While I have never used tape to make stencils, I know some people who do. They cover the surface in scotch or painters tape, and the cut away the excess right from there. Here is a video from Slew with him doing this. If you are doing a large area such as a wall, you can make cool patterns with painters tape.

Frisket film is a material widely used for stenciling by airbrush artists, especially in the automotive industry. It is a plastic film that is a bit stretchy and is adhesive on one side. It cuts very easily with an exacto and can be bent around curves. If you’re working on a very smooth surface (i.e. finished metal, fiberglass or plastic) frisket film is second to none. It can work well on wood and painted walls, too. It won’t really stick to anything rough, like brick, stone, or canvas. The major problem with frisket film is that it is very flexible and tends to stick to itself , and is virtually worthless for more intricate stencils. It’s also difficult to get multiple uses out of it. The adhesive will work more then once, but peeling anything but the simplest design off without stretching it or sticking it to itself is a challenge.

Other Random Ways

If you have access to an overhead projector you can use that to transfer your image to the surface you are working on. This is especially helpful if you are working on a large vertical surface like a wall. You can use a projector along with the tape method, tracing your image onto the tape and them cutting away the excess.

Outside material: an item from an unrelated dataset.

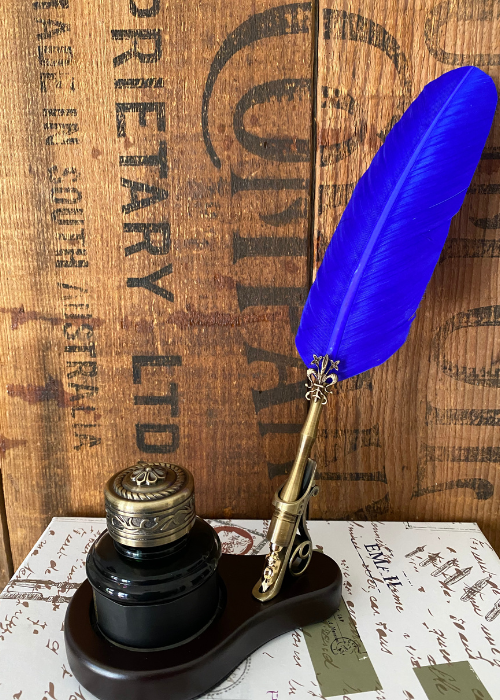 Calligraph Set - Blue Quill With Stand And Ink Well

If you have a printer that uses toner, you can use acetone to transfer the image from the paper to whatever surface you are working with. Print the image reversed, then use cotton balls and the acetone to rub the toner out of the paper. This is actually a classic way of making stencils, and a lot of people I know use this method. It works very well.

Hectograph and thermal paper can be a good for making stencils, this is the preferred method for tattoo artists. Tracing a design with this materiel behind it will leave an imprint of it on your stencil materiel which you can then cut out.

You can cut robust stencils from the thin clear cutting boards you get from the dollar store. Trace your image through the board with a permanent marker, cut, and you are good to go.

Cutting Machines

While it’s not quite as punk rock, if you are serious about making stencils and want the ability to reproduce your artwork, a cutting machine is the way to go. You can use a machine to cut vinyl or paper stencils for you. I have gone to mostly using a cutting machine to produce my stencils, but it is a non-traditional setup that I will go into in more depth in my next blog entry.

I think it’s really important to mention that a cutting machine doesn’t rid you of work, it just moves it to another medium. I spend more time doing a design on my computer and breaking it into layers than I would if I just hand cut a stencil. The main advantage of doing things this way is that once it’s done you can cut as many as you need. I can reproduce my artwork or redo layers I mess up on without worrying too much about preserving the stencil. I get to use all my stencils only once, and every painting can have its own fresh set. My registration marks always line up.

I’m not going to give recommendations on different kinds of cutting machines, as I only have experience with a few, but I would like to recommend the software Sure-Cuts-a-Lot. It is built specifically for building stencil sets and works better than any program I have ever used. It paste’s in place across multiple layers and exports to many cutters and even to other proprietary cutting programs. Their Facebook page is very active if you have questions about whether it will work with your setup.

In Conclusion

I’ve mentioned a lot of ways people make stencils, but I’ve been careful not to say any of them is the right way. There is only the right way for you in particular. Over the years I have done this I have thought I had everything figured out many times, but being creative doesn’t stop at the edges of the canvas. Being fluid with your process and learning other ways of going about it only helps you create more concise and diverse artwork. Don’t ever stop learning.